Thank goodness for Helen Mirren; without her there'd be almost nothing new for grown-up movie lovers to see this weekend. Besides Dame Helen's latest offering (The Hundred-Foot Journey), this looks like a good time to catch up on summer's best offerings, including G et on Up, Calvary and Boyhood.
The Hundred-Foot Journey
Helen Mirren is a snooty French chef; veteran Indian star Om Puri (East Is East) is the immigrant who opens an authentic Mumbai-style restaurant, replete with secret spices and blaring santoor music, across from her chic, white-tablecloth place in the South of France. The resulting culture clash fuels this foodie romance from Lasse Hallström, who also directed Chocolat. The dishes look delicious and the stars are endearing, but the predictable script could have used more seasoning.
Into the Storm
The movie tornado that still gives me nightmares is the one that sucked Dorothy and Toto all the way to Munchkinland in The Wizard of Oz. But latter-day funnel vortices those in Twister (1996), The Day After Tomorrow (2004) and the lamentable Sharknado series have been sufficiently terrifying to send windstorm-shy moviegoers scuttling for shelter. In that grand tradition, Into the Storm pits one small town against a swarm of super 'nadoes unlike any the world - and, presumably, funnel-cloud film fans - has ever seen. Look for the flying cow, a nifty little tribute to Twister...which in turn paid homage to those wind-blown farm animals Dorothy saw above Kansas.
Teenage Mutant Ninja Turtles
If movie history has tortoise anything, it's that this reboot of the comic-book franchise will be a shell of its former self.
Still Out There...

• _PROBLEM STATEMENT_
According to the movie roundup, who directed The Hundred-Foot Journey?

• _GIVEN DATA_
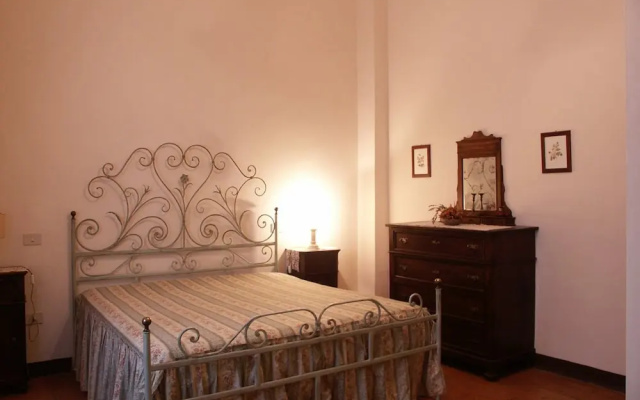 Agriturismo La Godiola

• _REPLY_
Lasse Hallström